## Excerpted passage
I have a ton of pride in how quickly we were able to stand up Stem Stumper once the rest of the team came on board. But from day one I was making asset lists and trying to Jen and Dawn-Marie to work off of them. The turning point came in the second week when I realized that not everyone understood how our musical/graphical reveal layers worked. While I had wrote documentation and had a playable version of our game, I hadn’t sat down and made sure everyone was on the same page. That’s when I knew we need to take some time to figure out what we were making. Unfortunately, this period only lasted for two weeks before I was worried about getting more assets in game.

"Get the game Done" isn't a plan

"Get the game Done" isn't a plan

There’s a lot of competing advice on subject. For every “indie” with the “just get a game out there” attitude there’s another with the “it’s done when its done” attitude. Plus in the mobile space there’s this idea that you just need to get version 1.0 out and you can fix things in updates. I’ve learned, however, that first impressions are still really important in mobile games. Updates are really for loyal fans who like your game beneath its quirks not for enticing new players (although it does help to introduce them to a better version of your game).

For our next game we’re going to have a lot more time upfront making sure everyone understands the game’s vision and that each discipline knows how their work is going to fit into it. And I have to do my homework by having reference work put together for everyone.

3) Tutorials and Managing difficulty

We had to make sure the someone who couldn’t see th screen could understand where everything was placed and could find it on their own.
This is the part that gave me the most headaches even though I didn’t leave it till the end. In fact, we changed several parts of the game to make it more teachable. I don’t think our problem was too complicated. When we could explain the game in person to testers they were able to understand it very quickly. But we were able to see and respond to part people were getting stuck on.

We were also focusing on making Stem Stumper “easy to learn, hard to master”. We did this by making completing levels relatively easy. The real challenge, at least for our early levels, is getting the max amount of Curious Carrots (our version of stars). And you need Curious Carrots to unlock the later levels. So there are a points where a player has to replay early levels and do better on them to unlock later gardens. I thought this would work better than having explicit difficulty levels.

Three Curious Carrots

Three Curious Carrots

Once Stem Stumper was out we got a lot of conflicting feedback about our tutorials and difficulty. Because of the way we setup the Curious Carrot requirements you could get pretty far before you had to worry about doing well (we were trying to make sure you made it through our tutorial levels). I think this caused a lot of reviewers to pan the game as being too easy. We should have either made the Curious Carrots more relevant at the start or hammered home how difficulty worked (we added a tutorial after the first wave reviews but it seemed too late to spread the word properly).

And while we tested the game with several blind users, many still got stuck early in the game. Beta testers on several lists helped to get people unstuck. But many users wanted a manual or an audio walk through to help them at least get their bearings. These are things we’ll have on day one for our next project.

4) Spreading the word

PAX East was huge for us because we got to shake a lot of hands, get a lot cards and start what will hopefully be a fruitful relationship with several press members. We also made good impressions on all the people that got hands on demos with Stem Stumper. But there a lot of things that I bungled along the way.

## Set problem A
In the passage about making Stem Stumper, what are Curious Carrots the game's version of?
## Set problem B
Write the next part of the passage about making Stem Stumper, picking up right after its final sentence.

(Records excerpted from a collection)
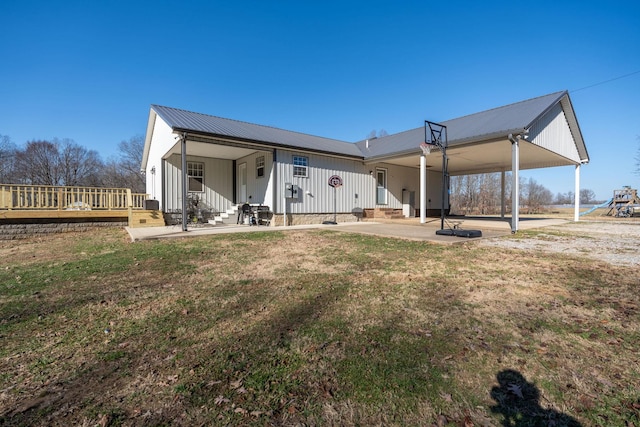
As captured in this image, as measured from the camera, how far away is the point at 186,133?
968 cm

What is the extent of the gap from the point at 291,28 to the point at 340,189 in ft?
27.4

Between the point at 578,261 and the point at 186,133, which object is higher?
the point at 186,133

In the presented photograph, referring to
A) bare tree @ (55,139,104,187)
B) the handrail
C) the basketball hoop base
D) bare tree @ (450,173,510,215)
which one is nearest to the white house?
the handrail

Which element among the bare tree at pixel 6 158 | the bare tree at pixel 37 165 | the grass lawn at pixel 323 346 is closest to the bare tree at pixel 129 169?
the bare tree at pixel 37 165

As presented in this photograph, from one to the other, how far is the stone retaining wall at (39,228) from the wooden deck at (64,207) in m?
0.19

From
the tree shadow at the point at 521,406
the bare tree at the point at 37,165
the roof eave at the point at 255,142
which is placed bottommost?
the tree shadow at the point at 521,406

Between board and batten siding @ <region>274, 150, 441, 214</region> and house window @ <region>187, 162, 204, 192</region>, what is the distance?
14.9 ft

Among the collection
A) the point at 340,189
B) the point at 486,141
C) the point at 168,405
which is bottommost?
the point at 168,405

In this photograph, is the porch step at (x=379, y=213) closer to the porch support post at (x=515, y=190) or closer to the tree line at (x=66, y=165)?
the porch support post at (x=515, y=190)

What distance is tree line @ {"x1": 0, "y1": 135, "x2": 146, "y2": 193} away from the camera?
3503cm

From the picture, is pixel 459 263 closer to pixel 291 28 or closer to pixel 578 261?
pixel 578 261

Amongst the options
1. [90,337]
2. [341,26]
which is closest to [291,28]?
[341,26]

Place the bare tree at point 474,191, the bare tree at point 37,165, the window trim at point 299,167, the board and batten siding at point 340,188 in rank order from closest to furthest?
the board and batten siding at point 340,188 < the window trim at point 299,167 < the bare tree at point 474,191 < the bare tree at point 37,165

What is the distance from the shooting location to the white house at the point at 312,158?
35.7 feet
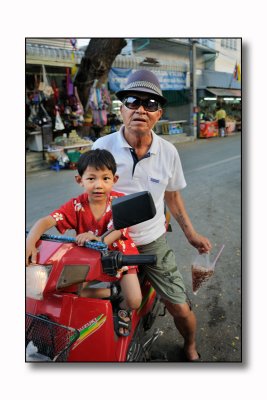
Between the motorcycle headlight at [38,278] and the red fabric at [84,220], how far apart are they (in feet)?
0.89

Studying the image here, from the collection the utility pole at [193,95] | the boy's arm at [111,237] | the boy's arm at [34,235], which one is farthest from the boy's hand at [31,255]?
the utility pole at [193,95]

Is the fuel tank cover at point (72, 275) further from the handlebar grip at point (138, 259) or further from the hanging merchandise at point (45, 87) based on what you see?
the hanging merchandise at point (45, 87)

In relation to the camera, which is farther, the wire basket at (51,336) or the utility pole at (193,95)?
the utility pole at (193,95)

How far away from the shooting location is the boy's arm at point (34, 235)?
1249mm

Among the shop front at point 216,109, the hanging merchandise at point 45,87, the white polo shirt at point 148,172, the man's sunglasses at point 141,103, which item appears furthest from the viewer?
the hanging merchandise at point 45,87

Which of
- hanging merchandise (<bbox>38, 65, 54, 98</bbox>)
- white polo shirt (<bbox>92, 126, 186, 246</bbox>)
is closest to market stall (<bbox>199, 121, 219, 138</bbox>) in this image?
white polo shirt (<bbox>92, 126, 186, 246</bbox>)

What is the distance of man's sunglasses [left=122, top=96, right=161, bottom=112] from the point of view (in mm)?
1529

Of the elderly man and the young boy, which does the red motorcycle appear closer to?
the young boy

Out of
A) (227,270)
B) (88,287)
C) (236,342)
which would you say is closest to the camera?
(88,287)

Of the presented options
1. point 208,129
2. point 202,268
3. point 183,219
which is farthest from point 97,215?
point 208,129
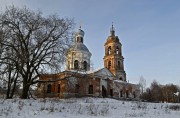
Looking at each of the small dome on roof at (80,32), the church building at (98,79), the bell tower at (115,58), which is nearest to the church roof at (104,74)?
the church building at (98,79)

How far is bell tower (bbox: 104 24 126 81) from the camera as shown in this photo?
50.2 meters

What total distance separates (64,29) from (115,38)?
3107 cm

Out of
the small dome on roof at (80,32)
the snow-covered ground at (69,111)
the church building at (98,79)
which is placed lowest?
the snow-covered ground at (69,111)

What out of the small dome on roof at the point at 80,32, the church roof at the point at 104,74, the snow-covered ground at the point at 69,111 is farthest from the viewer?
the small dome on roof at the point at 80,32

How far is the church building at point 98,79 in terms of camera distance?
129 ft

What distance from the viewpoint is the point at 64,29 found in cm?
2197

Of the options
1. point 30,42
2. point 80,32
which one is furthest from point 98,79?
point 30,42

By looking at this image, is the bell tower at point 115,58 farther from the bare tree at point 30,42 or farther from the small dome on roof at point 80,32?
the bare tree at point 30,42

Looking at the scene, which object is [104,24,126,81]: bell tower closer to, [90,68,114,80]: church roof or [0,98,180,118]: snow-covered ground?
[90,68,114,80]: church roof

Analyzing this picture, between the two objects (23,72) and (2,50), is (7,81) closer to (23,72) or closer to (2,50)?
(23,72)

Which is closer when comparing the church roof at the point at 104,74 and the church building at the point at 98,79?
the church building at the point at 98,79

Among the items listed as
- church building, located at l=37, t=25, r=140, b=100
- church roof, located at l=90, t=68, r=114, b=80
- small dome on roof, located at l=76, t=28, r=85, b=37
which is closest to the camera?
church building, located at l=37, t=25, r=140, b=100

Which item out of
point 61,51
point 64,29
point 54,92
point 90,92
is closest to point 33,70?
point 61,51

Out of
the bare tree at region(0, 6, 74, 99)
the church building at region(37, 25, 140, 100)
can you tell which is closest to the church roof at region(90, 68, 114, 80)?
the church building at region(37, 25, 140, 100)
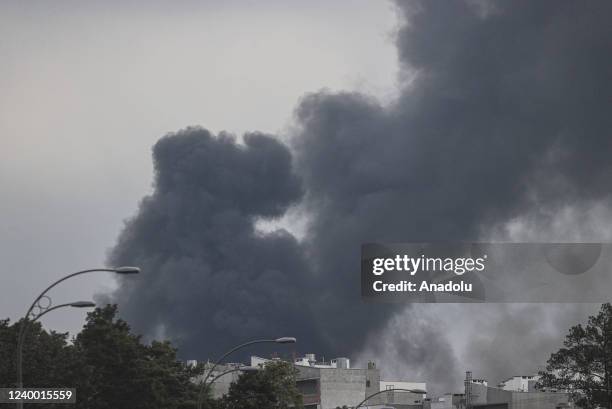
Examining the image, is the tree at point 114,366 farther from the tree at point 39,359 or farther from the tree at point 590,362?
the tree at point 590,362

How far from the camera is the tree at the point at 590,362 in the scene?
10819 centimetres

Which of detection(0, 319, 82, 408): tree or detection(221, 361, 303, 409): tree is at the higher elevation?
detection(221, 361, 303, 409): tree

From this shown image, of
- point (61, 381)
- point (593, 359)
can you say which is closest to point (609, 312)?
point (593, 359)

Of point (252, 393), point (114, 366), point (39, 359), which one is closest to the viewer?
point (39, 359)

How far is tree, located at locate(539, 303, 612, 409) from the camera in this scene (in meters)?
108

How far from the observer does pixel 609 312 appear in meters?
111

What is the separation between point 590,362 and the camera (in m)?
109

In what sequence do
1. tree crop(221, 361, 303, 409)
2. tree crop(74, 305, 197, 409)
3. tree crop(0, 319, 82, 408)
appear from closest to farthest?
tree crop(0, 319, 82, 408)
tree crop(74, 305, 197, 409)
tree crop(221, 361, 303, 409)

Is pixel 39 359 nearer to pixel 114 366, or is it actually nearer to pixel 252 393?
pixel 114 366

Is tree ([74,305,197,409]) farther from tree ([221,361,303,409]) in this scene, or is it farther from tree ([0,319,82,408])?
tree ([221,361,303,409])

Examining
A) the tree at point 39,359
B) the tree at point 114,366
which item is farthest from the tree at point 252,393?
the tree at point 39,359

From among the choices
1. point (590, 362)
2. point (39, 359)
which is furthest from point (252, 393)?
point (39, 359)

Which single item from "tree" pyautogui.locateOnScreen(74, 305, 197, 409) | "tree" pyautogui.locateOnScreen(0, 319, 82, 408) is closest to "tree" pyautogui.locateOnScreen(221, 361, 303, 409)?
"tree" pyautogui.locateOnScreen(74, 305, 197, 409)

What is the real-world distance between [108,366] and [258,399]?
4361cm
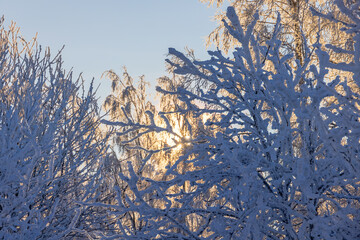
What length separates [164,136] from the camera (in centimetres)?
830

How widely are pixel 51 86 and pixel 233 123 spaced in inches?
151

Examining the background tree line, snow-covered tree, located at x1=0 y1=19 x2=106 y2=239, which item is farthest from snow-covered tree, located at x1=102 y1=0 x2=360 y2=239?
snow-covered tree, located at x1=0 y1=19 x2=106 y2=239

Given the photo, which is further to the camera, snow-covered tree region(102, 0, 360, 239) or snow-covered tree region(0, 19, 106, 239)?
snow-covered tree region(0, 19, 106, 239)

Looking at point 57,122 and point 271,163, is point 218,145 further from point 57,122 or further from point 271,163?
point 57,122

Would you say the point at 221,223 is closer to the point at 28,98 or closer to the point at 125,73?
the point at 28,98

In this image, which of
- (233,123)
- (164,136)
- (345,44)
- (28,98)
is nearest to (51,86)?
(28,98)

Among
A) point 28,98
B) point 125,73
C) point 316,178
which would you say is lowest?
point 316,178

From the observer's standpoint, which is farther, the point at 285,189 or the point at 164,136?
the point at 164,136

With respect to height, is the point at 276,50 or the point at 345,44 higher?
the point at 345,44

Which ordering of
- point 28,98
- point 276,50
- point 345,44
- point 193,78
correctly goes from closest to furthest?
point 276,50, point 28,98, point 345,44, point 193,78

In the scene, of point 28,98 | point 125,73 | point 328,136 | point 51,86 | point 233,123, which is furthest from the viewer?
point 125,73

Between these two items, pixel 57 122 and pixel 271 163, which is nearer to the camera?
pixel 271 163

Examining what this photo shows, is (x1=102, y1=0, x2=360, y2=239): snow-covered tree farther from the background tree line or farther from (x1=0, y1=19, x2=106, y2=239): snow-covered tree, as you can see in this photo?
(x1=0, y1=19, x2=106, y2=239): snow-covered tree

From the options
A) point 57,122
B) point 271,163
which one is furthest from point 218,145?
point 57,122
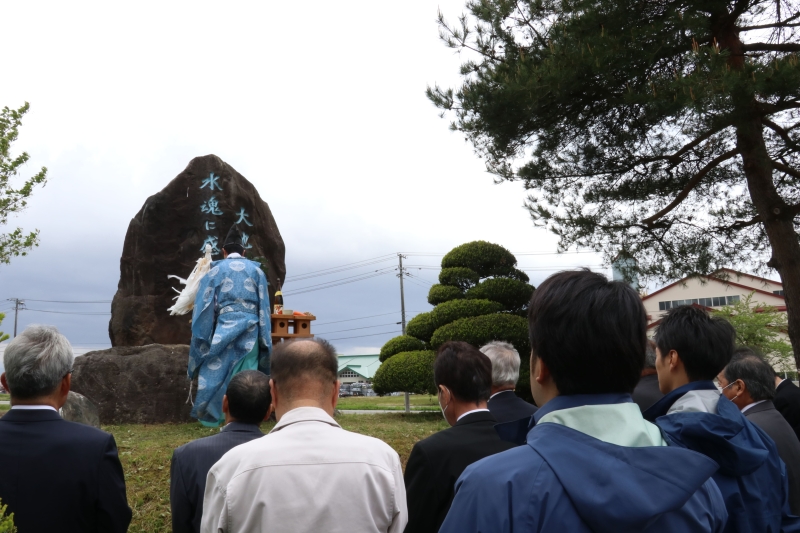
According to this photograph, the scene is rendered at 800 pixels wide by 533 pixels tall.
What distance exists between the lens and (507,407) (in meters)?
2.93

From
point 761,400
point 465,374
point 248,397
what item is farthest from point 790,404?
Result: point 248,397

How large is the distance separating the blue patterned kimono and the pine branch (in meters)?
4.96

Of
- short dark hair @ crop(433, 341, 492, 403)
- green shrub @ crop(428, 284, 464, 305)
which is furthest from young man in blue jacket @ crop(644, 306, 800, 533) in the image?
green shrub @ crop(428, 284, 464, 305)

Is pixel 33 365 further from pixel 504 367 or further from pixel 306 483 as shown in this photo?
pixel 504 367

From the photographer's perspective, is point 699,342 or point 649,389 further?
point 649,389

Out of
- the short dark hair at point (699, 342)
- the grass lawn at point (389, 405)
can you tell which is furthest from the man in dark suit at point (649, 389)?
the grass lawn at point (389, 405)

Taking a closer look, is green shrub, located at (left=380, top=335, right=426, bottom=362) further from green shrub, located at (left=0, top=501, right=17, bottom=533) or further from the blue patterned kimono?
green shrub, located at (left=0, top=501, right=17, bottom=533)

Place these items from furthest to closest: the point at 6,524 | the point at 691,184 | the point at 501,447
→ the point at 691,184, the point at 501,447, the point at 6,524

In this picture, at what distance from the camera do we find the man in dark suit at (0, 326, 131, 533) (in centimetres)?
216

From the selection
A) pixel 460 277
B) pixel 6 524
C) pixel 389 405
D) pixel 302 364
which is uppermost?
pixel 460 277

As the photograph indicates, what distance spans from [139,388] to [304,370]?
6996 mm

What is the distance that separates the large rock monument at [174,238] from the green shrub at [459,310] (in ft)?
10.8

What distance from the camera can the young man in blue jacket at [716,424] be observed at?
5.87 feet

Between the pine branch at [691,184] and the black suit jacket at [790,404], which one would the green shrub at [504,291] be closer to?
the pine branch at [691,184]
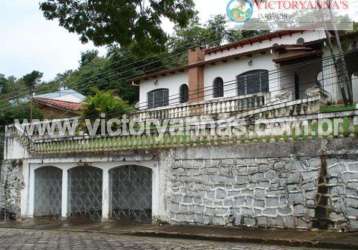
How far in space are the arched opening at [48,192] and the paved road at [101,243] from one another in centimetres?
488

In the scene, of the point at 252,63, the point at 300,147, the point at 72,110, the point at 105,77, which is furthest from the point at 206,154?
the point at 105,77

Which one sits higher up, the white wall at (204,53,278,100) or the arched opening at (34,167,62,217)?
the white wall at (204,53,278,100)

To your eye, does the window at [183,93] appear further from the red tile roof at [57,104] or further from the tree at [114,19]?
the tree at [114,19]

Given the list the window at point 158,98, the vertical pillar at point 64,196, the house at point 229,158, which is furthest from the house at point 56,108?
the vertical pillar at point 64,196

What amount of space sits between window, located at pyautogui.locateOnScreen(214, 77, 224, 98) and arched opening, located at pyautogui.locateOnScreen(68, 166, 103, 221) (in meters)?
9.50

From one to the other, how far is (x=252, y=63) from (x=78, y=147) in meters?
9.94

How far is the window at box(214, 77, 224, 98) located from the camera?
23.7 m

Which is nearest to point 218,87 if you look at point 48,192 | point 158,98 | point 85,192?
point 158,98

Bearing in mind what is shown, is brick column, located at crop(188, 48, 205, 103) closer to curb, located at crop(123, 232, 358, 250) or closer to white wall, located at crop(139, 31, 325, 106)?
white wall, located at crop(139, 31, 325, 106)

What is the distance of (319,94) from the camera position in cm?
1612

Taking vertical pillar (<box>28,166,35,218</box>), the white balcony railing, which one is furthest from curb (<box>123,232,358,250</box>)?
the white balcony railing

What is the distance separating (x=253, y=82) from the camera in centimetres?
2216

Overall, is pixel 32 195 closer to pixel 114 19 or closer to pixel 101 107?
pixel 101 107

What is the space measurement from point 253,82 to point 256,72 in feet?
1.55
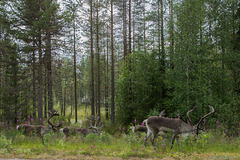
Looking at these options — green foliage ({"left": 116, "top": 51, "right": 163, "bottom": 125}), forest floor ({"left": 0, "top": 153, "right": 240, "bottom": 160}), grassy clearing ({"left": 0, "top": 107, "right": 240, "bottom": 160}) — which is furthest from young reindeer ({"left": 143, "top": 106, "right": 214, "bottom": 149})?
green foliage ({"left": 116, "top": 51, "right": 163, "bottom": 125})

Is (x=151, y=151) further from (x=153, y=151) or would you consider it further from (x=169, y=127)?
(x=169, y=127)

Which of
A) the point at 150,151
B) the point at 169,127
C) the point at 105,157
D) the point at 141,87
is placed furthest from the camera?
the point at 141,87

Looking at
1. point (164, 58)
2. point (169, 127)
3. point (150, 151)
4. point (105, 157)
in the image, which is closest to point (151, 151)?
point (150, 151)

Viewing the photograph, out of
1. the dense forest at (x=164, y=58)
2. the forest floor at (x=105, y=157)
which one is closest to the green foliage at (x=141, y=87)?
the dense forest at (x=164, y=58)

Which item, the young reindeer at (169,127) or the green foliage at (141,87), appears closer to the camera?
the young reindeer at (169,127)

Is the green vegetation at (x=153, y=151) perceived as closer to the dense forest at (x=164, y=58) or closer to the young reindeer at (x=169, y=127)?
the young reindeer at (x=169, y=127)

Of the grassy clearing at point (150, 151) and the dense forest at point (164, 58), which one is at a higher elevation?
the dense forest at point (164, 58)

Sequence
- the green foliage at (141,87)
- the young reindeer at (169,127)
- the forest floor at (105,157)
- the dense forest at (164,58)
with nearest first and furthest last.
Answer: the forest floor at (105,157) → the young reindeer at (169,127) → the dense forest at (164,58) → the green foliage at (141,87)

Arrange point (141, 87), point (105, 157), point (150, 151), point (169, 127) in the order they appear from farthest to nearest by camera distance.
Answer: point (141, 87), point (169, 127), point (150, 151), point (105, 157)

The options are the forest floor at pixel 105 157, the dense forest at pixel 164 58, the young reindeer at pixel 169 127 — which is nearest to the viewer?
the forest floor at pixel 105 157

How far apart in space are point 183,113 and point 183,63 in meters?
3.35

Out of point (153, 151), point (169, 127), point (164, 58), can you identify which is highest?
point (164, 58)

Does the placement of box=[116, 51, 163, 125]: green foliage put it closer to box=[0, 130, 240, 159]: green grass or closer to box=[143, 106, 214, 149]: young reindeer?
box=[143, 106, 214, 149]: young reindeer

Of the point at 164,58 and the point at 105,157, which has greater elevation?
the point at 164,58
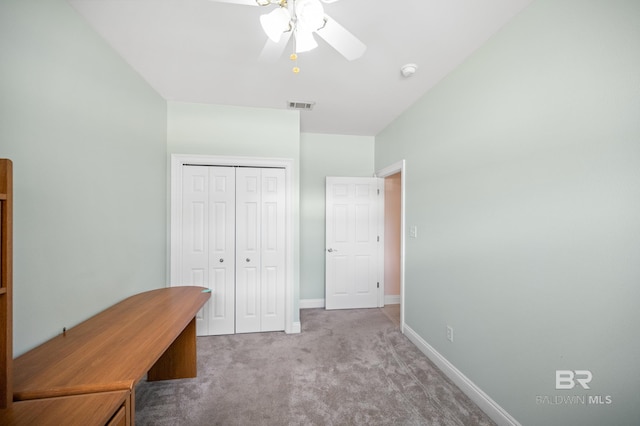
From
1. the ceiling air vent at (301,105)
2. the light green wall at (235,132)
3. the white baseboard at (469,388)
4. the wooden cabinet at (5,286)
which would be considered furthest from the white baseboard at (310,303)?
the wooden cabinet at (5,286)

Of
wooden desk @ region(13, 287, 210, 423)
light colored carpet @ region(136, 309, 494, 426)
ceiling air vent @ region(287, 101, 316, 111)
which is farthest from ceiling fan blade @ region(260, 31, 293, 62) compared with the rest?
light colored carpet @ region(136, 309, 494, 426)

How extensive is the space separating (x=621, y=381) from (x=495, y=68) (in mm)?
1813

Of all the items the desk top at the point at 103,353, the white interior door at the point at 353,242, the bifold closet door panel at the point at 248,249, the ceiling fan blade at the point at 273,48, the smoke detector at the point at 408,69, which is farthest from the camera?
the white interior door at the point at 353,242

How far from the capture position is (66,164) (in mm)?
1355

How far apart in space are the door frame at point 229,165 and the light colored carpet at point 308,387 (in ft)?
1.47

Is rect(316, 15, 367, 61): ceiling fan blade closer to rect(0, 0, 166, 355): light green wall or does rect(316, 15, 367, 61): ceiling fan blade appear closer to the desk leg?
rect(0, 0, 166, 355): light green wall

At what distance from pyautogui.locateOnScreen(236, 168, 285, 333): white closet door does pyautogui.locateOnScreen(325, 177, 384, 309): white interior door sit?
2.90 feet

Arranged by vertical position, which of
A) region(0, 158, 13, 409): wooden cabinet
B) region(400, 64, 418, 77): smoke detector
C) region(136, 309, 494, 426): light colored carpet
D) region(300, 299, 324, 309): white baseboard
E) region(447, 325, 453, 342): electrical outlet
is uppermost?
region(400, 64, 418, 77): smoke detector

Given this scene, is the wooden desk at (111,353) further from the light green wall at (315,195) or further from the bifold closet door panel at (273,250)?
the light green wall at (315,195)

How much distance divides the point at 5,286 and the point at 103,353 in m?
0.56

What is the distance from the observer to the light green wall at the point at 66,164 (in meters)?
1.12

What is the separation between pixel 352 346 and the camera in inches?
96.0

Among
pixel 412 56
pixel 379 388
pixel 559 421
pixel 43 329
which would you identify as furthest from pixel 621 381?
pixel 43 329

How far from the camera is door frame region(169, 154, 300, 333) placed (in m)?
2.56
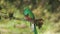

## Written reply A
Stars.

## Written reply B
We should have spent a lot more time on our trailer. I asked Jen to put it together in a weekend with music Dawn-Marie put together really quickly. For a game that touts blind-accessibility we had trailer without any speech! We also announced Stem Stumper at the start of the Game Developer’s Conference, which made sure our press emails were buried deep in everyone’s inbox.

The fact that we “announced” a mobile game is a sign of my noobness. Console games need a fair amount of psychological buildup to get someone to commit $60. For mobile games, however, nobody wants to read about it unless there’s a link for buying it right away. There’s so many worthwhile mobile games out there that trying to get the press and players to care about a game that’s just an abstract concept to them is really hard.

You're competing against this many games in a single day

You're competing against this many games in a single day

I’m still a little unsure if focusing on our blind accessibility up front was right from Stem Stumper. We definitely value our support from the blind community and we made the game with them in mind from the start, but I wanted to position Stem Stumper as a great puzzle game that’s also blind accessible. Not a game for the blind that everyone else can play. That message was lost in our coverage but we needed to rise above the noise that’s the mobile game’s market. Plus I think we would have been more effective at showing that you can make mainstream games blind accessible if we let people come to that conclusion on their own instead of hand holding them to it.

We also could have made Stem Stumper more social. We launched with GameCenter achievements and Leaderboards but it would be great if there was a way to share with your friends your Stem Stumper awesomeness (a tweet when you earn an achievement or beat a friend on a leaderboard). We skipped out on this to keep our scope manageable but it’d be interesting to explore in our next game.

5) Updating vs. a New Game

I didn’t plan to localize Stem Stumper into French, Italian, German, Spanish, Czech, and Dutch. And I definitely didn’t plan on an Android version. But in the age of digital entertainment and pervasive internet access, games can grow through updates. This gives you time to fix all the bugs you were ok with shipping with, add features you knew weren’t needed on day one and respond to how people are playing the game.

But frankly, its also cheaper for me to keep improving Stem Stumper in ways that I can fix on my own than to start another game.  I don’t have to pay contractors to fix bugs, to port code to Android or to make our UI layout is clearer. I’m not saying this because I’m a scrooge. Once Stem Stumper was out the door we just didn’t have the money to get started on a new project right away.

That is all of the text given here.